§ **Exercise requirements**
1 > In the passage on the final IPPS rules, on what date do the rules become effective?
2 > For each statement below, say yes or no to whether the passage on the final IPPS rules agrees, and quote the words that decide it. (a) The final IPPS rules were published in the Aug. 19 issue of the Federal Register. (b) Greeson said the new rules will make lease arrangements with imaging centers more attractive. (c) Under the final rule, only facilities that bill CMS count as DHS entities.
3 > Continue the passage on the final IPPS rules from its last sentence.

The final IPPS rules, published in the Aug. 19 issue of the Federal Register, will become effective Oct. 1, 2009.

The implications for radiologists are positive. The new rules will remove incentives for self-referral and will make lease arrangements with imaging centers less attractive, said attorney Thomas W. Greeson, a partner in the law firm of Reed Smith LLP in Falls Church, VA, and regular contributor to Diagnostic Imaging.

"It will also mean that many of the arrangements where hospitals have been able to establish relationships with referring physicians based on ownership or leasing of services on a per-click basis will be less attractive and give radiologists the opportunity to be part of the technical component services that otherwise were provided under these various arrangements," Greeson said.

The new provisions broaden the definition of designated health services (DHS) "entities" and prohibit "under arrangement" partnerships between hospitals and physician groups and "per-click" arrangements (fees paid to a physician whenever a machine owned by that physician and leased to a hospital is used) for space and equipment leases.

Until now, only those healthcare institutions billing Medicare for DHS had been considered DHS entities under Stark rules. The final IPPS rule has expanded the definition to include any facilities that perform DHS, regardless of whether they bill CMS.

[Stored data]
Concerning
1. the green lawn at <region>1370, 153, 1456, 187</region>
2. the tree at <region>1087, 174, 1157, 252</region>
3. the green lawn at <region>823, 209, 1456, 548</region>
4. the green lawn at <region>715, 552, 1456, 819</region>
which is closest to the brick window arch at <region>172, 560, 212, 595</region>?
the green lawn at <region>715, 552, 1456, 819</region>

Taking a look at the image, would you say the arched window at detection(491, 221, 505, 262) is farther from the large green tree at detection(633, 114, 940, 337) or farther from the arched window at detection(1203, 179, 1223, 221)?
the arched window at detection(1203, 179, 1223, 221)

--

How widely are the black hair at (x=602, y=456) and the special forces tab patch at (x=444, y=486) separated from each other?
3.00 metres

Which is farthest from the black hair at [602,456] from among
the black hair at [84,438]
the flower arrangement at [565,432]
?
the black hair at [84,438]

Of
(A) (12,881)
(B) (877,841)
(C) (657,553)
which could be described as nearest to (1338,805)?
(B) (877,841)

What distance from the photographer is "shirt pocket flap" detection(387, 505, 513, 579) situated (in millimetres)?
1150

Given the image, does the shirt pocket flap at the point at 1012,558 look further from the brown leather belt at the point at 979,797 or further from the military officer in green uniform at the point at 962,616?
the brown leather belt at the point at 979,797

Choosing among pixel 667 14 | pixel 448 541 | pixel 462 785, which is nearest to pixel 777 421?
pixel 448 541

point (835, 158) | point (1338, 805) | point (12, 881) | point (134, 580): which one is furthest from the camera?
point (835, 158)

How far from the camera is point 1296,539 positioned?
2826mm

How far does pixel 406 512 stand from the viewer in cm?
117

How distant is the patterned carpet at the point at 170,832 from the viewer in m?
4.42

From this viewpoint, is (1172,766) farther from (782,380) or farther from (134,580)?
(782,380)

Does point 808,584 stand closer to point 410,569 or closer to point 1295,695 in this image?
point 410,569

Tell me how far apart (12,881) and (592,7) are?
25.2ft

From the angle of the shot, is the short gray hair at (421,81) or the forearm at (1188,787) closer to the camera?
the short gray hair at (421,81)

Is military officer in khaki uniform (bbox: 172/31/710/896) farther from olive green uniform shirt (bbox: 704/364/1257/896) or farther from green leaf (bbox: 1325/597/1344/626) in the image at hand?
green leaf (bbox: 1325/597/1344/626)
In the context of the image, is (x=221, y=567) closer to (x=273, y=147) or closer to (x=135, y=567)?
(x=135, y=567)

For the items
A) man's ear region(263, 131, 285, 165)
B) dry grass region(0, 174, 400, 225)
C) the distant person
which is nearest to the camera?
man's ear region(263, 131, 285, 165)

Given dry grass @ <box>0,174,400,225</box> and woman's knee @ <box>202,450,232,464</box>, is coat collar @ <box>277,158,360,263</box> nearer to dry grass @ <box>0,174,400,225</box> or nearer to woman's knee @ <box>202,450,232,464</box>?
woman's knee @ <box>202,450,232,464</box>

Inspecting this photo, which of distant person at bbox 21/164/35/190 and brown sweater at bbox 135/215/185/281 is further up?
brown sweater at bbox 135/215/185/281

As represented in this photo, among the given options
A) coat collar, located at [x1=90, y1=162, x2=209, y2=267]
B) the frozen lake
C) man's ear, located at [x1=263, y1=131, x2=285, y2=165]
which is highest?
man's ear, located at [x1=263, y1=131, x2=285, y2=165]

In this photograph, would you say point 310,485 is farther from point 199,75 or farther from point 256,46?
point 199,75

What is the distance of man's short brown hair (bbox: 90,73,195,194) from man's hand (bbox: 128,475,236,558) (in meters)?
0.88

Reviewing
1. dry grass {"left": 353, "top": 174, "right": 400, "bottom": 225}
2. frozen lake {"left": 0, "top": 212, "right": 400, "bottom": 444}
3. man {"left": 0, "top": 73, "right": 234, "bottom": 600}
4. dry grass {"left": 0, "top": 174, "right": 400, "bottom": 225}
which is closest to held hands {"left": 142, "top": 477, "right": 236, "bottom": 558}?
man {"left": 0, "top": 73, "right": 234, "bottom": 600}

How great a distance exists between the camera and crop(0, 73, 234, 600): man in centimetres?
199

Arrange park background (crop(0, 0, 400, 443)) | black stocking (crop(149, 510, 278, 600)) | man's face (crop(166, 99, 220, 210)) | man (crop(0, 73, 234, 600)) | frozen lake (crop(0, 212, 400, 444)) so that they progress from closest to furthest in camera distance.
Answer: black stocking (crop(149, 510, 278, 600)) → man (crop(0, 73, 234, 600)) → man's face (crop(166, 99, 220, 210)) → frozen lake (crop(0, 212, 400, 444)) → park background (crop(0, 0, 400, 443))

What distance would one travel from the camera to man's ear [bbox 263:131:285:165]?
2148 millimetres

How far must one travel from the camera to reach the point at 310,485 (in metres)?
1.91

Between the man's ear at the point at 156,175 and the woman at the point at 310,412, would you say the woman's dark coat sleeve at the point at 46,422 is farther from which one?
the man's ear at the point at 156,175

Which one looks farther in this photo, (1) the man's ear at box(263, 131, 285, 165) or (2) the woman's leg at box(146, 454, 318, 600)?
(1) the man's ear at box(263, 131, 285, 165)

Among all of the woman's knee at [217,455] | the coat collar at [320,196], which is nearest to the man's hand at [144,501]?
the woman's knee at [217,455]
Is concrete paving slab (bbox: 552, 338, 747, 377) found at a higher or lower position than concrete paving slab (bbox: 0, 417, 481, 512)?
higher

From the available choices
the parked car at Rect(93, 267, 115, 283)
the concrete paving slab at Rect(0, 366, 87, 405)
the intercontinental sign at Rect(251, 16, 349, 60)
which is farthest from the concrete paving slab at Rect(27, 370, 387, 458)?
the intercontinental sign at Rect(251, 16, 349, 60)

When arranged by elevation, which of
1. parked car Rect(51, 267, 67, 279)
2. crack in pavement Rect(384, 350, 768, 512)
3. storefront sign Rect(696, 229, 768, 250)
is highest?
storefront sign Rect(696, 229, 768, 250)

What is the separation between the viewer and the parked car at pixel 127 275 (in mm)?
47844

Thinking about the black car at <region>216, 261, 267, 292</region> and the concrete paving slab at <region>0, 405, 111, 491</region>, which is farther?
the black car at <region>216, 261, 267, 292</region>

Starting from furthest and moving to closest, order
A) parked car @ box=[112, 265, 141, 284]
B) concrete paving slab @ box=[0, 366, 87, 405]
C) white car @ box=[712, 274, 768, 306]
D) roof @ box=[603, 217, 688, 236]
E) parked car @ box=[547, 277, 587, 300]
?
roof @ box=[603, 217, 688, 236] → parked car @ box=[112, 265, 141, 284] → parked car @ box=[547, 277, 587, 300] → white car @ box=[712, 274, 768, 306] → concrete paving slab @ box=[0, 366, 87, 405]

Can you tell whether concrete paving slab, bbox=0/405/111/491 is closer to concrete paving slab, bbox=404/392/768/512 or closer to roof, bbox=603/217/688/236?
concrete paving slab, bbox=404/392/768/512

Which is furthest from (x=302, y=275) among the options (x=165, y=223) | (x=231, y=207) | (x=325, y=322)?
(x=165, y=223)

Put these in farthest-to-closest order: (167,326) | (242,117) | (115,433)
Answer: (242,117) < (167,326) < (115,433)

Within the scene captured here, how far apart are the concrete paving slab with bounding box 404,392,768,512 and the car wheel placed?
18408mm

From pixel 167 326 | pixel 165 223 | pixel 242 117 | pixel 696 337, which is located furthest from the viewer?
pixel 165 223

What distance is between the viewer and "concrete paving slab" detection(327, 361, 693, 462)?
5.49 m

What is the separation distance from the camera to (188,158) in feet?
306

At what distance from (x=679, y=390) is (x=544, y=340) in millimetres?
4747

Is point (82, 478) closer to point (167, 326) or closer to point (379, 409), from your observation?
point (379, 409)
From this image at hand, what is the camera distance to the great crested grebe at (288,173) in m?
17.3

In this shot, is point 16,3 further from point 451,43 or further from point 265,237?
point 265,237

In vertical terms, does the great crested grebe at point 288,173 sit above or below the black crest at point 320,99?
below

§ **Task-by-task results**
1 > Oct. 1, 2009.

2 >
(a) Yes: "published in the Aug. 19 issue of the Federal Register"
(b) No: "will make lease arrangements with imaging centers less attractive"
(c) No: "regardless of whether they bill CMS"

3 >
The old Stark rules prohibited physicians from referring patients to any facility in which they had a direct financial interest. The rules did, however, allow referring physicians to receive indirect compensation from hospitals to which they referred Medicare patients for imaging studies. Physicians benefited if they had a stake in a facility or entity that subcontracted its imaging services to such hospitals. The new Stark rules will make it impossible for referring physicians to enter such an arrangement.

The old rules also allowed for certain percentage-based or per-use payments to physicians for the lease of space and equipment. CMS has come to consider such payments an incentive to refer. The final Stark rule will no longer permit them. Lease arrangements in which the referring physician or the physician's practice is either a lessor or lessee are implicated by the new rule.